_EXTRACT PROVIDED_:
Hadestown returns for a limited engagement at the Ahmanson Theatre now through October 15th. With music, lyrics and book by Anaïs Mitchell, the Tony-winning parable steeped in Greek mythology delivers on so many levels. The story of idealistic young lovers trying to survive amidst the forces of evil speak to our contemporary and universal struggles, both at home and abroad. The electricity in the air during this opening night performance was palpable and the cast more than delivered the goods, serving up its rich New Orleans-style genre-blending score with a vibrant cast and a kick-ass 9-piece orchestra.

Scene geometry reasoning data:
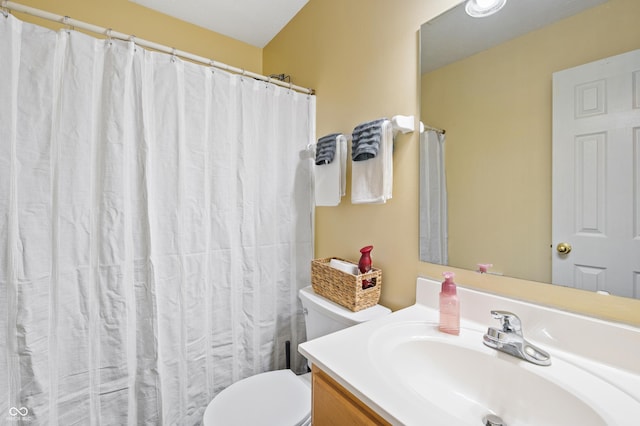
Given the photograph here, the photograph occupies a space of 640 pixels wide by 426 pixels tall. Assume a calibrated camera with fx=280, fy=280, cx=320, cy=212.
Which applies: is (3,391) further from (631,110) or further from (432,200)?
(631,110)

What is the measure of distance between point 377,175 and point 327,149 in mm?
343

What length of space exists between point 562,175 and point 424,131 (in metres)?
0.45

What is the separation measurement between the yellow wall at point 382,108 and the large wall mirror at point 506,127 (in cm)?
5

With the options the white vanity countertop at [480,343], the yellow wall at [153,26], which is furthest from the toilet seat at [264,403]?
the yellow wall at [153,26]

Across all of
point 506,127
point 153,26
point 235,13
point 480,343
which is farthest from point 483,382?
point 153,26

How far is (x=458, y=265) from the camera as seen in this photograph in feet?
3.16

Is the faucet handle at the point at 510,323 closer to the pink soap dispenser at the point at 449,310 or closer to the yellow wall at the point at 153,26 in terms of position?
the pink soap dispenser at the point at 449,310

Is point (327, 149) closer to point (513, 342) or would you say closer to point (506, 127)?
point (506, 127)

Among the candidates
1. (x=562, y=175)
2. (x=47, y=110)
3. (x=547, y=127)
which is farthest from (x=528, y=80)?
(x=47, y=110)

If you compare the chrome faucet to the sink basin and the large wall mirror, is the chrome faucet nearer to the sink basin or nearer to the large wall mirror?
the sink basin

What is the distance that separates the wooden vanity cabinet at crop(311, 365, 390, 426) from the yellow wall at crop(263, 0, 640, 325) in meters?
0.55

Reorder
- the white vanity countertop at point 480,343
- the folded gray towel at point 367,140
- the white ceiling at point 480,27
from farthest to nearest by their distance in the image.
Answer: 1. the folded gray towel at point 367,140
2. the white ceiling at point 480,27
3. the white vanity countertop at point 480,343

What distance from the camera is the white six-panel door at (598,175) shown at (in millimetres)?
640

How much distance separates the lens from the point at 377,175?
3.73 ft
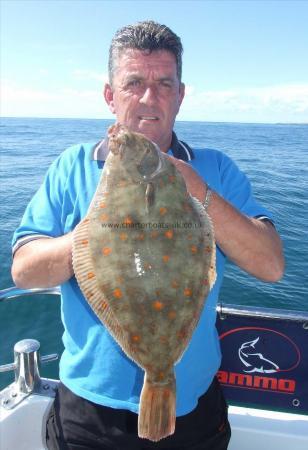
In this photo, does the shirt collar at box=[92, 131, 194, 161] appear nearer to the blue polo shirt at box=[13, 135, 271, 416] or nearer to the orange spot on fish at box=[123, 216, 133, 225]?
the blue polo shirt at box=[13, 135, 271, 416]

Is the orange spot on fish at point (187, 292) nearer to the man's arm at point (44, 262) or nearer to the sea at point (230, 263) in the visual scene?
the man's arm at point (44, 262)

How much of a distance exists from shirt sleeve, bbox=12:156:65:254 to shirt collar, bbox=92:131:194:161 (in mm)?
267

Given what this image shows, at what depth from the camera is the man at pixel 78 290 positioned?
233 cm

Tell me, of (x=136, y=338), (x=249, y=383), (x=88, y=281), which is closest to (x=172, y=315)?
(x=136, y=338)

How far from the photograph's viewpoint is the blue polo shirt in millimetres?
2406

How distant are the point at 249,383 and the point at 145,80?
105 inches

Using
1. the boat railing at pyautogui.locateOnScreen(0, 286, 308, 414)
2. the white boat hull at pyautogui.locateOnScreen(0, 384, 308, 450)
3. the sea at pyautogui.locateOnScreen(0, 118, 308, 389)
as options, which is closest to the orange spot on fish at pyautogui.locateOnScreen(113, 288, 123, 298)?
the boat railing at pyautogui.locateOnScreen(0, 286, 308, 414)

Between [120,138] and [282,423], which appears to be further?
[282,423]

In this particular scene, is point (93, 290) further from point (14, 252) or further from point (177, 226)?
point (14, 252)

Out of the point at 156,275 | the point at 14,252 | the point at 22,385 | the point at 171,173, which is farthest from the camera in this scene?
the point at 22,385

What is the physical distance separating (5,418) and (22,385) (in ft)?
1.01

_WHAT YOU WILL DO_:
1. List the things the Hadestown review credits to Anaïs Mitchell.
2. Continue the Hadestown review from its last sentence.

_ANSWER SET_:
1. Music, lyrics and book.

2.
The cast was uniformly dynamic with top honors going to Lana Gordon as Persephone and Matthew Patrick Quinn as her devilish husband Hades, king of the Underworld. Ms. Gordon, who starred in the original Broadway production, brings attitude with a capital A as she burns up the stage in numbers like “Livin It Up on Top” and “Our Lady of the Underground.” Quinn’s thundering bass vocals shook the Ahmanson and seemed to emanate from the very depths of hell. With his sinewy, lanky frame and pinstripe suit, Quinn exudes the slithery showmanship of the devil with a beguiling allure. We can see embers of the Trump era in the dystopian underworld Mitchell has created, where the wealth of the few is built on the backs of the exploited masses. There’s even a sly nod to the former occupant of the White House when Hades reaches his hand for Persephone and she swats it away, eerily reminiscent of the real-life hand-swat caught on camera which went viral during the former first couples’ trip to Israel in 2017.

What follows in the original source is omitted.